→ **WORK INSTRUCTIONS**
Copy each of the entries below word for word, leaving out the pictures.

→ **Caption snippets from web pages**
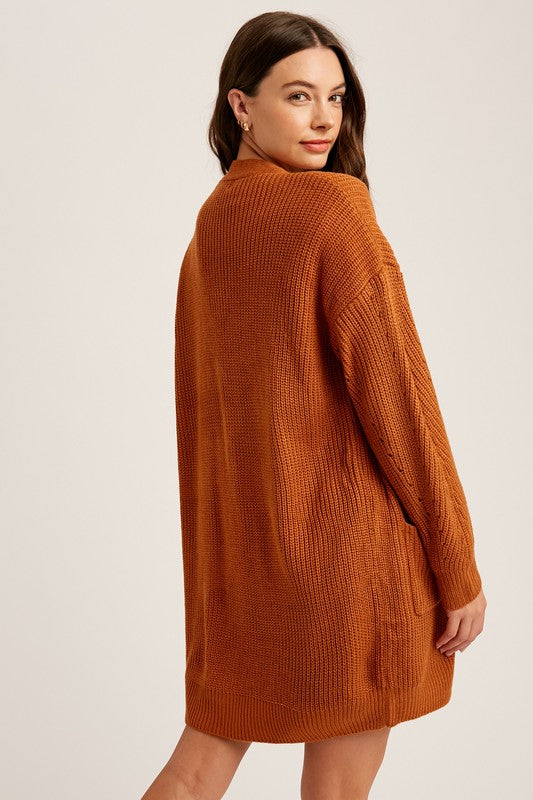 Rust Button Down Cardigan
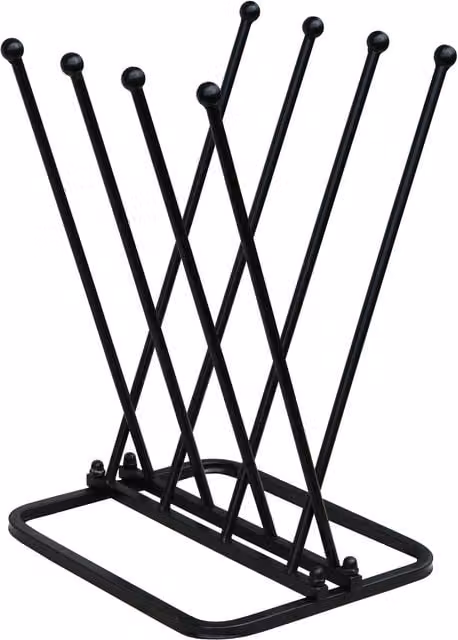 Garden Gear Black Metal Freestanding Welly Boot Rack for 4 Pairs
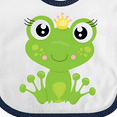 thumbnail image 4 of Inktastic Cute Frog, Green Frog, Frog Princess, Crown Girls Baby Bib, 4 of 4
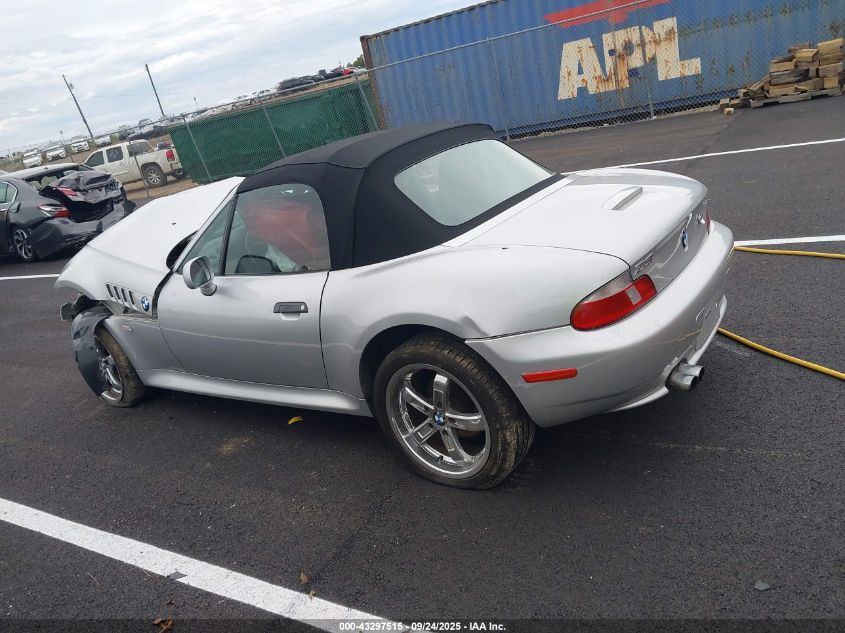 2001 BMW Z3 3.0I VIN: WBACN53461LL48764 Lot: 43297515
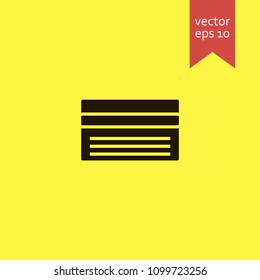 credit card. credit card icon. sign design. Vector EPS 10.
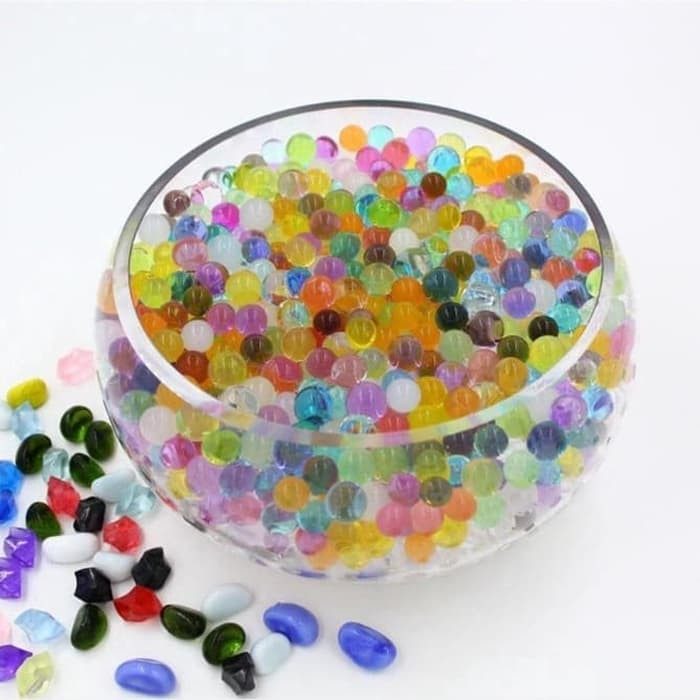 Perlas de gel de agua de poliacrilato de sodio para decorar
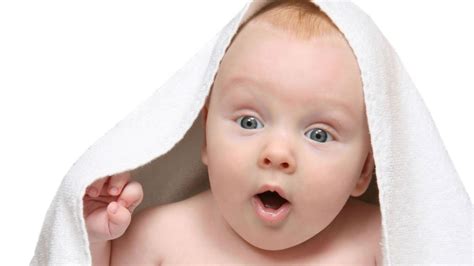 Nice Baby With Gray Eyes And White Towel Hd Cute Wallpapers Hd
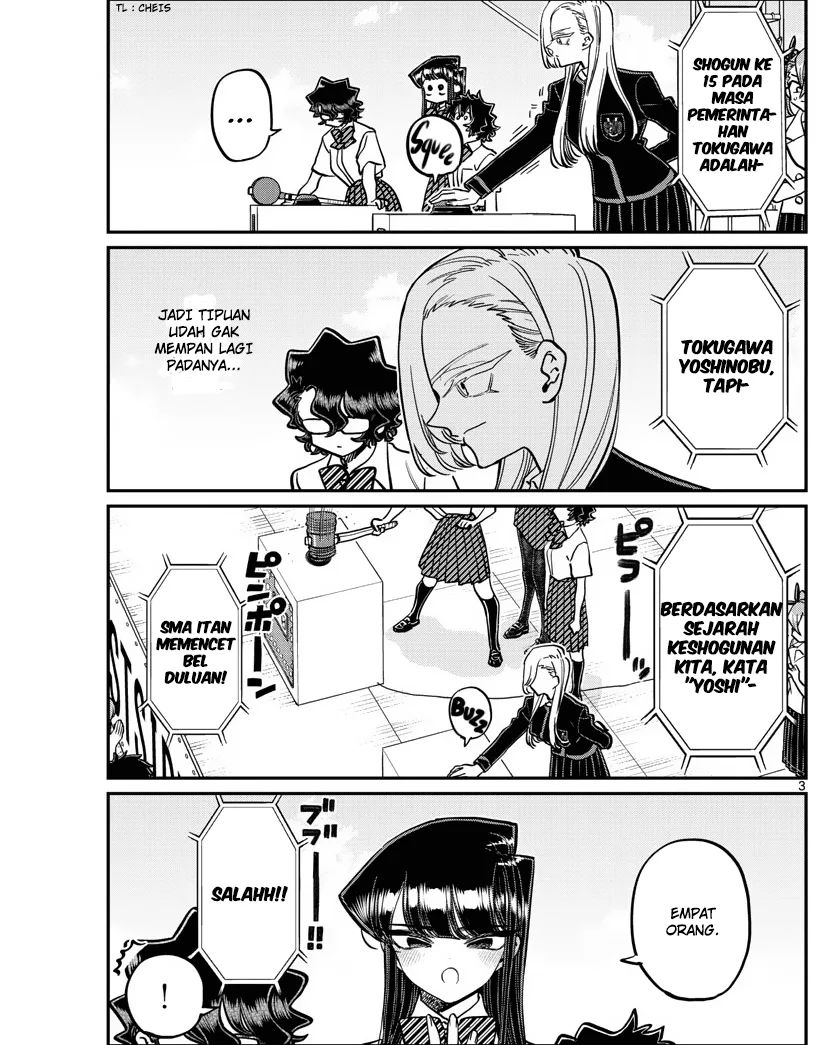 Komi-san wa Komyushou Desu Chapter 388 - halaman 3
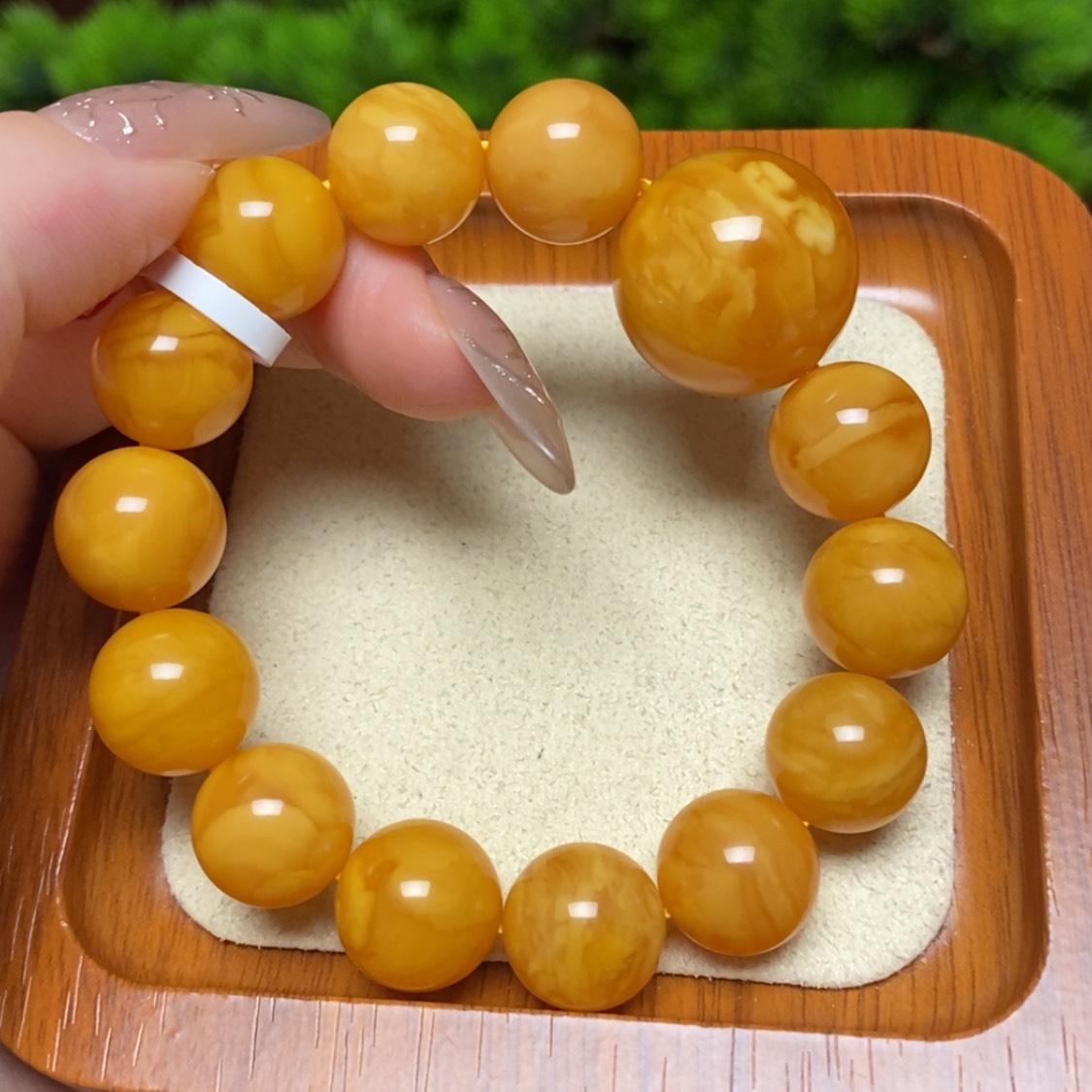 【闪购商品】未镶嵌蜜蜡手链手串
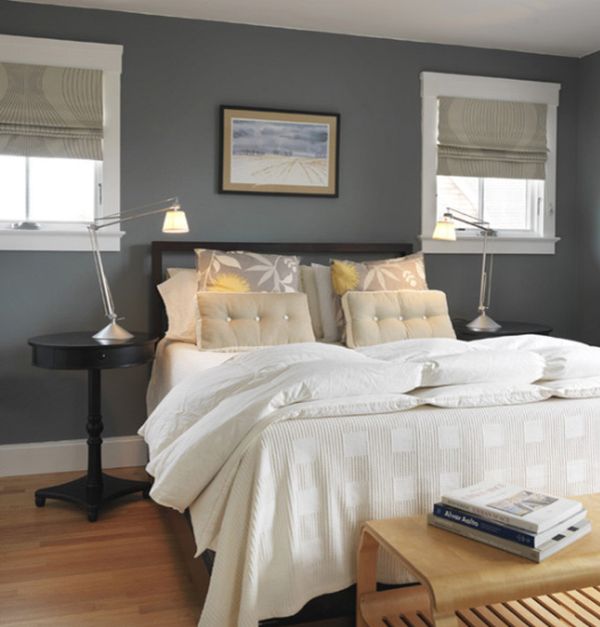 bedrooms with gray walls photo - 2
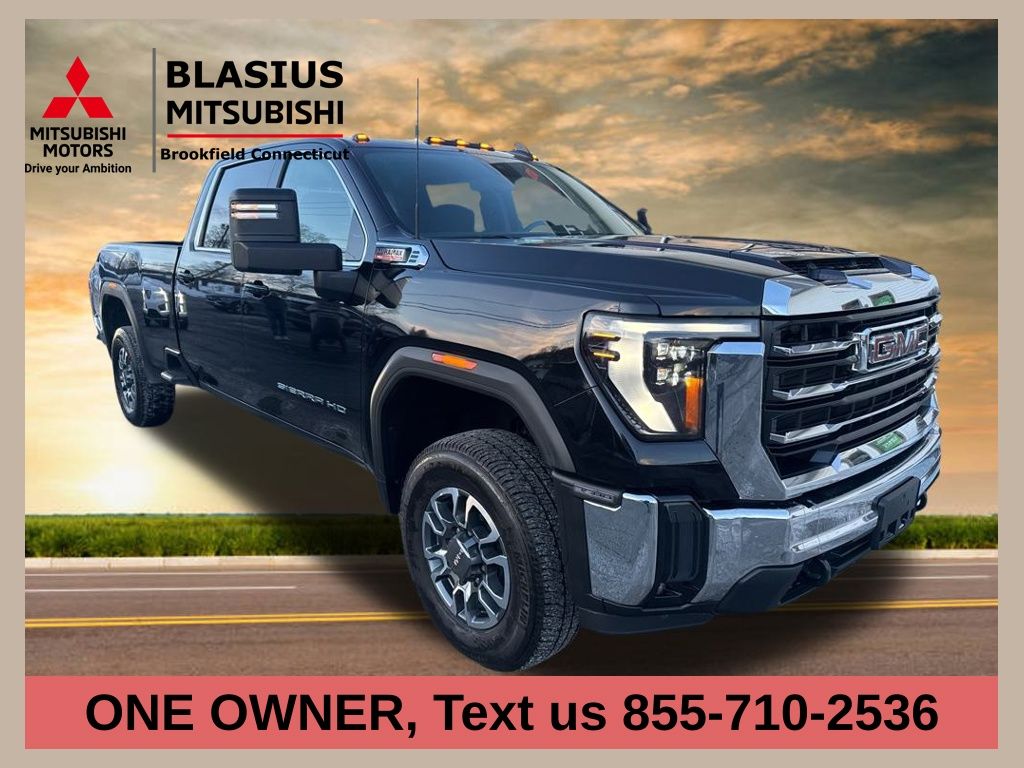 Onyx Black 2024 GMC Sierra 3500HD SLE Crew Cab 4WD Pickup Truck Four-Wheel Drive Automatic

→ **WRITTEN ANSWER**
 Rust Button Down Cardigan
 Garden Gear Black Metal Freestanding Welly Boot Rack for 4 Pairs
 thumbnail image 4 of Inktastic Cute Frog, Green Frog, Frog Princess, Crown Girls Baby Bib, 4 of 4
 2001 BMW Z3 3.0I VIN: WBACN53461LL48764 Lot: 43297515
 credit card. credit card icon. sign design. Vector EPS 10.
 Perlas de gel de agua de poliacrilato de sodio para decorar
 Nice Baby With Gray Eyes And White Towel Hd Cute Wallpapers Hd
 Komi-san wa Komyushou Desu Chapter 388 - halaman 3
 【闪购商品】未镶嵌蜜蜡手链手串
 bedrooms with gray walls photo - 2
 Onyx Black 2024 GMC Sierra 3500HD SLE Crew Cab 4WD Pickup Truck Four-Wheel Drive Automatic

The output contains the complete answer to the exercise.